In contrast, many other studies did not find this association [2,7,29]. The discrepancy between the findings of these studies and the present study can be attributed to the characteristics of the enrolled population since patients with VD supplements were not excluded from these studies.

In the present study, no significant association between the serum VD level and SLE duration had been found, finding that is supported by many other studies [25,29] indicating that VD status is affected more by the way that disease is clinically manifested rather than disease duration.

The results of the current study revealed that the low serum VD level is significantly associated with fatigue and photosensitivity. In agreement with our findings, Abaza et al. observed a significant negative correlation between VD and fatigue score [21]. Likewise, Ruiz-Irastorza et al. stated that SLE patients with VD deficiency had a greater intensity of fatigue [29]. In support to this concept, it was reported that VD supplementation had decreased the intensity of fatigue in patients with SLE suggesting that elevating serum VD levels had a beneficial effect on fatigue [37]. Photosensitivity was found to be strongly associated with the low VD among the patients with SLE [17] and the resultant avoidance of sun exposure or use of sunscreen contribute to such deficiency [29].

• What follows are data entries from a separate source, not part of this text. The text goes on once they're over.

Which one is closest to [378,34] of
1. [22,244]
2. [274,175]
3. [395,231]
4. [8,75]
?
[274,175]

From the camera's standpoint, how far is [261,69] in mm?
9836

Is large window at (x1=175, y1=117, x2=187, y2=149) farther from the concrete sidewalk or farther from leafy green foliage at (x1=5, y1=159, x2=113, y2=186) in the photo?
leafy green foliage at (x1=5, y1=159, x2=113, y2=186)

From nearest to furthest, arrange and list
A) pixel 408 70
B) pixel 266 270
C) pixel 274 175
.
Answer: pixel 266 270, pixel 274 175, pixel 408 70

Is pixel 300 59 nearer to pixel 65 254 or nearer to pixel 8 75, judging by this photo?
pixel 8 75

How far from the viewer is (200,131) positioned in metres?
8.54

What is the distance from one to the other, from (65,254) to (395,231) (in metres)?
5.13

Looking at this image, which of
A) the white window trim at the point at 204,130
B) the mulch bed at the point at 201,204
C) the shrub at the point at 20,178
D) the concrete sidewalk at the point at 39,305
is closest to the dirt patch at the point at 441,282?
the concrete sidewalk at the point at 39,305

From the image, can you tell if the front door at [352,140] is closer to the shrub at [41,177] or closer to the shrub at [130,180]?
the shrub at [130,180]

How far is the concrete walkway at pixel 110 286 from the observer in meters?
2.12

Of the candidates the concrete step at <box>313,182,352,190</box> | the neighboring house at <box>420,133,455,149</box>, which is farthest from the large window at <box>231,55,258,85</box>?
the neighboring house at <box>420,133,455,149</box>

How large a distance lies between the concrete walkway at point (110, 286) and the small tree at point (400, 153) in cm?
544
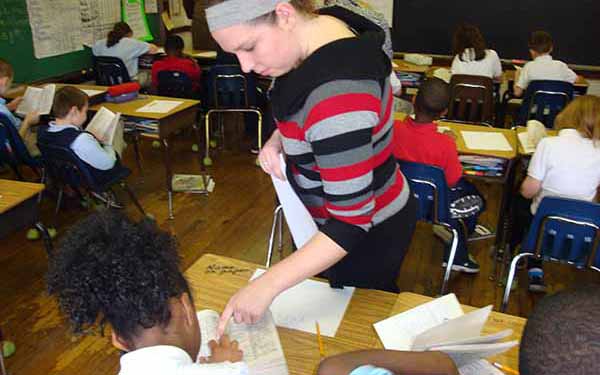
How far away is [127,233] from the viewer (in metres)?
0.86

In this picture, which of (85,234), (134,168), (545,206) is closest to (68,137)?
(134,168)

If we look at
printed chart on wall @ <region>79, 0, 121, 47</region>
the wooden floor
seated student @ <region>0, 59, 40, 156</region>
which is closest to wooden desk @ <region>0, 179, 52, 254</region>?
the wooden floor

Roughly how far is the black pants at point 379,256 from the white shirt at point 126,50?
4.38 metres

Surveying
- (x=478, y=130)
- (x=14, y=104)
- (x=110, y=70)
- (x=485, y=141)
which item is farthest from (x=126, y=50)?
(x=485, y=141)

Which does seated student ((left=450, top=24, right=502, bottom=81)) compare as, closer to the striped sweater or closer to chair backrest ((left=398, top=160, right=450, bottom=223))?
chair backrest ((left=398, top=160, right=450, bottom=223))

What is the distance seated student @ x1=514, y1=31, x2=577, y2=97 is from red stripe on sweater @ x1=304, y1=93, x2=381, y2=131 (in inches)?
152

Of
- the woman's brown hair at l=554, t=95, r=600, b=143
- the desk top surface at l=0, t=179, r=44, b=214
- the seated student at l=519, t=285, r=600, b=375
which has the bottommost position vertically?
the desk top surface at l=0, t=179, r=44, b=214

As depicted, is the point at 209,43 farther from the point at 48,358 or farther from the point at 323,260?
the point at 323,260

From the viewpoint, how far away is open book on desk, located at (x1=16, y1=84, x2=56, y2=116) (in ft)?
10.9

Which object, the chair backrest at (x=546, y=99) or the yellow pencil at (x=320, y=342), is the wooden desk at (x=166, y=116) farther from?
the chair backrest at (x=546, y=99)

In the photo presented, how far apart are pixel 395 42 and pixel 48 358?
4.72m

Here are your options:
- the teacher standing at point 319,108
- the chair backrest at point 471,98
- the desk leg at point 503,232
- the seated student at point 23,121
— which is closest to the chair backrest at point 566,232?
the desk leg at point 503,232

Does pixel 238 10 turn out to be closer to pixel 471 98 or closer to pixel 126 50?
pixel 471 98

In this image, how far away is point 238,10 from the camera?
842mm
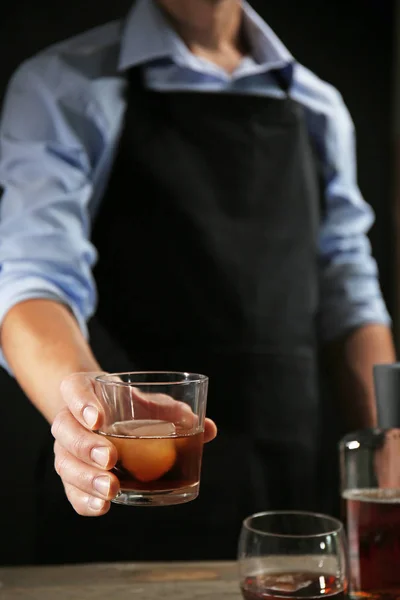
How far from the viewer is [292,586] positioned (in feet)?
3.49

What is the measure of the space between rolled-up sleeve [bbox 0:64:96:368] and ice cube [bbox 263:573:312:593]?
0.71 meters

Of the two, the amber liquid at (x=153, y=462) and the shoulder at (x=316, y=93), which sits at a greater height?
the shoulder at (x=316, y=93)

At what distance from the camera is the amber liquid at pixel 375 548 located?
1191 millimetres

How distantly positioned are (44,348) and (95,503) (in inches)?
18.1

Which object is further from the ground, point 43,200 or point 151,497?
point 43,200

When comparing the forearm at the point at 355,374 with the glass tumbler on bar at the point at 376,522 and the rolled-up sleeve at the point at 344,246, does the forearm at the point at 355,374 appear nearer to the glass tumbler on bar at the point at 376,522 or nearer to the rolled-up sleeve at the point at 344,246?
the rolled-up sleeve at the point at 344,246

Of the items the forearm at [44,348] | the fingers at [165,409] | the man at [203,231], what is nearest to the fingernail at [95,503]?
the fingers at [165,409]

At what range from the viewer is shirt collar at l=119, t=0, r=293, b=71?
1.74 m

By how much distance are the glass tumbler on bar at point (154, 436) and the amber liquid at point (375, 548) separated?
1.03 ft

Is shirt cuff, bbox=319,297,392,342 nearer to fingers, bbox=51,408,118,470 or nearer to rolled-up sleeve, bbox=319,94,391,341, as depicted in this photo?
rolled-up sleeve, bbox=319,94,391,341

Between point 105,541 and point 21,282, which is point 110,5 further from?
point 105,541

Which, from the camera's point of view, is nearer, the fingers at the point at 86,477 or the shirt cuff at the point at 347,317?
the fingers at the point at 86,477

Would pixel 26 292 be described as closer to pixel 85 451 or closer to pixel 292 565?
pixel 85 451

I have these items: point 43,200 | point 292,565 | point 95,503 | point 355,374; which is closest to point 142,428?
point 95,503
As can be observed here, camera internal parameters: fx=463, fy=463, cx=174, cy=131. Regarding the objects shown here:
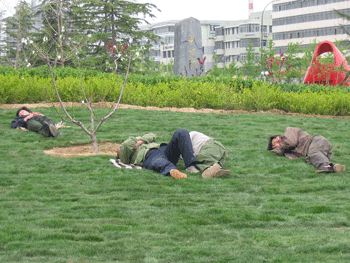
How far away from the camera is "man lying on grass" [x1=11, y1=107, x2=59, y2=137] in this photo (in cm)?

Our results showed that VD is inversely associated with proteinuria and anti-dsDNA in the SLE/LN group of patients. Previous studies reported the association between low VD and renal involvement [38] and the association between low VD and occurrence of proteinuria [39]. The results of the present study had found significant association between low serum VD and anti-dsDNA antibodies. In support to our results, other studies reported a strong inverse association between VD and anti-dsDNA antibodies [26,40].

In the present study we played the linear regression analysis to explore the clinical or laboratory manifestations with strongest association with the serum VD levels among the SLE patients. At the linear regression model, LN was the strongest predictor for lower serum 25(OH)VD levels. On the other hand, presence of proteinuria and photosensitivity are also associated with lower serum VD level in the regression analysis test. In agreement with these findings, it had been found that renal involvement (OR=13.3; p<0.001) followed by photosensitivity (OR=12.9; p<0.001) are the strongest predictors of low VD level [17]. Also, in agreement with our study, serum creatinine level was found to be the strongest predictor for low serum VD in the regression analysis test [23].

Limitations of this study include the small number of patients. Examination of the association between VD and LN in larger number of patients is recommended to confirm the findings of the current study. Also, another area of future study is to investigate the supplementation of VD on the prognosis of SLE and LN.

Conclusion

VD deficiency and insufficiency are prevalent in patients with SLE and is more prevalent in SLE-LN patients. Low serum VD is significantly correlated with higher disease activity and ESR. Low serum VD is significantly associated with presence of fatigue and photosensitivity. The strongest factors determining the serum VD level among the patients with SLE was presence of LN and photosensitivity.